───── SOURCE TEXT
Specifically, President Trump is seeking a $4.7 billion dollar decrease in the USDA’s discretionary spending budget (a 21% decrease from the 2017 budget). “Discretionary” programs that will absorb these cuts include: research grants, food safety, rural development and conservation and international food aid. In addition, President Trump calls for the reduction of NIH funding by $6 billion dollars (20% of its total budget), as well as a $900 million dollar reduction to the Department of Energy Office of Science and significant reductions to EPA, the National Oceanic and Atmospheric Administration, NASA’s Earth Science funding, and the DOE’s Advanced Research Projects Agency-Energy.
Drastic reductions in the budgets of government agencies involved in research that addresses and solves major problems in agriculture put food and national security at risk. Additionally, ensuring that the U.S. remains a leader in the basic sciences that address human and animal health, the environment, and technological advancement is critical infrastructure and economically sound policy.
──────────
───── RAW DATA
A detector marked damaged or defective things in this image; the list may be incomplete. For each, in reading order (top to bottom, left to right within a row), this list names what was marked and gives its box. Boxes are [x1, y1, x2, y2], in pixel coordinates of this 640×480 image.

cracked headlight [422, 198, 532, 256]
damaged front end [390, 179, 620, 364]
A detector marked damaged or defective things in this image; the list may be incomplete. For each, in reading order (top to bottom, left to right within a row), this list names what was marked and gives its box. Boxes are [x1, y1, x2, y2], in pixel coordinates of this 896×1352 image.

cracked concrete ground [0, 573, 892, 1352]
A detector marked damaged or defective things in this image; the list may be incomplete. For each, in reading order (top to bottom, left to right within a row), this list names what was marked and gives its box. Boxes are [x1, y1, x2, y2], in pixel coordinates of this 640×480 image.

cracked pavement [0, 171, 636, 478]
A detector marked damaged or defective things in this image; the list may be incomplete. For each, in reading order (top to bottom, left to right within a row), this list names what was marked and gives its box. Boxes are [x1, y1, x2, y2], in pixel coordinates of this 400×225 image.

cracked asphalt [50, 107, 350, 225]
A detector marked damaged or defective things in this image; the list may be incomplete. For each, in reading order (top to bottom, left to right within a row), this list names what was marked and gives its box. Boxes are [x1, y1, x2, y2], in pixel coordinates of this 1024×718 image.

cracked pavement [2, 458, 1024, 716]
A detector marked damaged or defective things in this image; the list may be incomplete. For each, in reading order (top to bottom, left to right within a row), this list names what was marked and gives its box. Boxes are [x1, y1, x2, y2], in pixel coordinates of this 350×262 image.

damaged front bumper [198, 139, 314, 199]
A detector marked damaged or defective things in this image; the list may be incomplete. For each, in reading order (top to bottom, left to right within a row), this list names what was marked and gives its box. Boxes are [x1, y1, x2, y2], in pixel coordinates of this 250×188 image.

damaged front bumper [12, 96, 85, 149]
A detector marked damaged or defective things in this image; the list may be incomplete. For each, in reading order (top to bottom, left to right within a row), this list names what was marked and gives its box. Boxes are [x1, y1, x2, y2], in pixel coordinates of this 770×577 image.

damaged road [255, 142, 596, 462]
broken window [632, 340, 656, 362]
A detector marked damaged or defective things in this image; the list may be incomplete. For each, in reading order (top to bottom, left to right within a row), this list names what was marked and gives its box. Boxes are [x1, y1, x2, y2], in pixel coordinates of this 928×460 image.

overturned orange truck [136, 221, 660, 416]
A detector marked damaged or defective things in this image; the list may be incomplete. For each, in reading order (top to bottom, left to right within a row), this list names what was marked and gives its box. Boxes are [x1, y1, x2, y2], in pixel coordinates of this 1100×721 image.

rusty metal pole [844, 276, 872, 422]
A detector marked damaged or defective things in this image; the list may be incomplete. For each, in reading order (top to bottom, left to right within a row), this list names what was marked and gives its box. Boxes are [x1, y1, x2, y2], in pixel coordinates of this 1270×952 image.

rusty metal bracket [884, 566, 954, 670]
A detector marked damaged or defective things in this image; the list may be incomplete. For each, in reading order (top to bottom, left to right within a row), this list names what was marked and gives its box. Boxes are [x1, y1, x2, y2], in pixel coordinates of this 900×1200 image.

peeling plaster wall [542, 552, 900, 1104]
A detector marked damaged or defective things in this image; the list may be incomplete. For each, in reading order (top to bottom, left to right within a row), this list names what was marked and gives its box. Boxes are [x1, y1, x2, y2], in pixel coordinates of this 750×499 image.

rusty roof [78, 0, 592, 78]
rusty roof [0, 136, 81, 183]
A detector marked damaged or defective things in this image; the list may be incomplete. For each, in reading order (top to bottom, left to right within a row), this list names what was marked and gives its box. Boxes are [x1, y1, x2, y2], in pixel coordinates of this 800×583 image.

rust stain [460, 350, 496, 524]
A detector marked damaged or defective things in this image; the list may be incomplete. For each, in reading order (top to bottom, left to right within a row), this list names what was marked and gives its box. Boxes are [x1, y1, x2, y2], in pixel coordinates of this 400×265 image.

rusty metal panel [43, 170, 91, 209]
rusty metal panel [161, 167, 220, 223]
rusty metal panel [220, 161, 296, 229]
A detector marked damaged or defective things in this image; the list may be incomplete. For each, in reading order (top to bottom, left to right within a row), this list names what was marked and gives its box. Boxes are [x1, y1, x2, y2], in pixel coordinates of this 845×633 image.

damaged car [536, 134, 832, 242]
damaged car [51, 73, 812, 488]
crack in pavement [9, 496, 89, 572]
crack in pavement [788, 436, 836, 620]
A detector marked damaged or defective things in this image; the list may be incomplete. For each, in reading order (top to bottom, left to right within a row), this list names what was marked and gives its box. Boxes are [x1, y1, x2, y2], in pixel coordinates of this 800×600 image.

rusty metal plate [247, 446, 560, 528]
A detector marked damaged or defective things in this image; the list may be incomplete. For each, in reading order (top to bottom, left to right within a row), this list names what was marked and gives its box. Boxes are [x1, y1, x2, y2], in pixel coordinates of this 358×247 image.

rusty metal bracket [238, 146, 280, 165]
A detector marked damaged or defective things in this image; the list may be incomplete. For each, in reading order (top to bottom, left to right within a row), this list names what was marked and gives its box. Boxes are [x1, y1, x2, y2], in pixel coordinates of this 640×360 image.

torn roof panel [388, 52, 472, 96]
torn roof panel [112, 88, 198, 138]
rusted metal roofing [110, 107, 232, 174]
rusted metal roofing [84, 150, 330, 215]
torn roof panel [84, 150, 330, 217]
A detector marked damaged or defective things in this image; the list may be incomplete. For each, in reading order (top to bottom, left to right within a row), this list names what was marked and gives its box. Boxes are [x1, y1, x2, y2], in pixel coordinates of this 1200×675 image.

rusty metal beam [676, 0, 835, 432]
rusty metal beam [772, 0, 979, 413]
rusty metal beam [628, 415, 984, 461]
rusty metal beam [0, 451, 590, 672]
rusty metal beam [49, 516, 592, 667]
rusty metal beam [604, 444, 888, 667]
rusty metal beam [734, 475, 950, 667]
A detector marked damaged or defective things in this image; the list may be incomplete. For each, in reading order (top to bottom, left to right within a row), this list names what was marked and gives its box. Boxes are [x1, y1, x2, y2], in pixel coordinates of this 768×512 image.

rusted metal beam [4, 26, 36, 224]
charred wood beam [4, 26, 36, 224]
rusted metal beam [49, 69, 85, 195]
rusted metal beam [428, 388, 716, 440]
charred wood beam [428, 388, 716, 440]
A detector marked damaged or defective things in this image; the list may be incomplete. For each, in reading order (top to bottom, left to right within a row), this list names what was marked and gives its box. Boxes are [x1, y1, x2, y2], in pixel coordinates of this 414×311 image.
──────────
» PROBLEM TO WORK ON: Pick up the passage on proposed cuts to federal research and agriculture budgets and continue it past its final sentence.

» EXERCISE OUTPUT:
Previous administrations have viewed funding of basic and applied research as bipartisan. We ask the President and members of Congress to
reconsider these proposed cuts because agriculture and agricultural research funding at the federal level is one of the critical keys to our success as a nation.
We encourage ASAS members to contact their local legislators to voice concerns over the dramatic cuts proposed to federally funded research in the U.S. The American Society of Animal Science whole-heartedly believes that these cuts will impact the U.S.’s position as a global leader in agricultural research.